Reframing "fighting" may help, too, especially if you first affirm patients' self-image as fighters-Since our first meeting, you've proven you're a fighter. Nothing can ever change that. You can model a "fighter's" perception of stopping treatment: If we ever don't have good treatment options-and I hope that never happens-our fight will become a different kind of battle. You can describe fighting tooth-and-nail to help their body feel as well as possible for as long as possible, which includes resisting the urge to do interventions that only make things worse. You can talk about fighting together to make every day the best it can be.


Another approach is to take a patients' question about stopping the fighting as an opening to pivot away from battle imagery, provided you're prepared with an alternative metaphor that enables patients to save face while leaving the battlefield. I needed such a metaphor when first diagnosed, since I was never one to battle. For years, I imagined my survivorship as a sort of maze, like the labyrinth at Versailles, each recurrence a dead end. My ability to change direction and choose one of the remaining possible paths nourished my hope of finding my way out of the maze to the open space marked "long life."


Years ago, the maze metaphor stopped working after some friends died, buried mid-maze as if they'd chosen the wrong path. That notion clashed with my belief that triumph over cancer is measured by how we live, and not by how long. In search of a metaphor that worked well throughout survivorship, I adopted a more Confucian notion of life, one consistent with many religions and philosophies of life.


Each of us walks one life path that's uniquely our own. Unable to see beyond our present situation, we use our knowledge, experience, and gut feelings to choose how to take each next step. Whether we envision life as uncovering our path or creating our path, we're striving to respond to challenges in healthy ways. Poor responses cause us to lose our way. As the end draws near, it's not a matter of choosing whether to fight, but choosing the best of many possible responses, one that helps us stay on our path and not lose our way.


Asking patients about their goals of care helps them choose a path in keeping with who they are. Without getting too philosophical, you could explain to patients, A school of thought teaches that each of us walks a unique path in life. Our choices don't take us on one life path or another; our choices determine how we walk our singular path. You can build patients' confidence by explaining how, since you met, you have been striving to help them respond to each challenge in ways that help them walk their path. If someday treatment options run out, together you'll figure out the best response under the circumstances, one in keeping with their values.


If patients seem overwhelmed, remind them they've handled situations they probably couldn't imagine facing before their diagnosis. Also remind them the best response for certain situations becomes clear only when in the situation, and not before. Reassure them of your confidence they'll always do what's best for them.

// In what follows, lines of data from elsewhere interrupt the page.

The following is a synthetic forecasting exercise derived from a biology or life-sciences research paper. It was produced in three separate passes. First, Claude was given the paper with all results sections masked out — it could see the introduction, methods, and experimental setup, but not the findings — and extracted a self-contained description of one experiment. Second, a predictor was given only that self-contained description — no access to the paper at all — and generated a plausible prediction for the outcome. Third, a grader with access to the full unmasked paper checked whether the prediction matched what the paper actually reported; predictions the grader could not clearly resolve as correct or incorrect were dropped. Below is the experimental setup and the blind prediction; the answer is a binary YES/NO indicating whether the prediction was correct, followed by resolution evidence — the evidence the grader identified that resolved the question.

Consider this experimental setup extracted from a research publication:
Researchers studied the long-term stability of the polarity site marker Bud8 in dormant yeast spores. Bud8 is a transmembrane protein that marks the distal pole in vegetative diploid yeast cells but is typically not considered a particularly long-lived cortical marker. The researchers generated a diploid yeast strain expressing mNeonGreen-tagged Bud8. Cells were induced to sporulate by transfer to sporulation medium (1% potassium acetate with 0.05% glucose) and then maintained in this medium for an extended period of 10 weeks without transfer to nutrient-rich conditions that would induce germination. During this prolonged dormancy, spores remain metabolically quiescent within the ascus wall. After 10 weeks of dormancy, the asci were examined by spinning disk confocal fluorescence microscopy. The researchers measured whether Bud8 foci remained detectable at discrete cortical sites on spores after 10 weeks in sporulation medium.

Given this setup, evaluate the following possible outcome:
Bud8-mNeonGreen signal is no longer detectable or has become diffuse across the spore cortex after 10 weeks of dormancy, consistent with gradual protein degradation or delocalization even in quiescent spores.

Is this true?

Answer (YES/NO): NO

In oncology, patients' discomforting questions often present opportunities for healing words. If patients ask how to know when it's time to stop fighting, you can explain...


We can talk about it any time you want.


We fight cancer many ways, not just with cancer treatments.


In some situations, it's not a matter of whether to fight, but of how best to respond.


Patients' questions about stopping fighting usually arise out of fear of suffering or dying. You help relieve their worry by transforming the question from one about dying to one about living as fully as possible each day.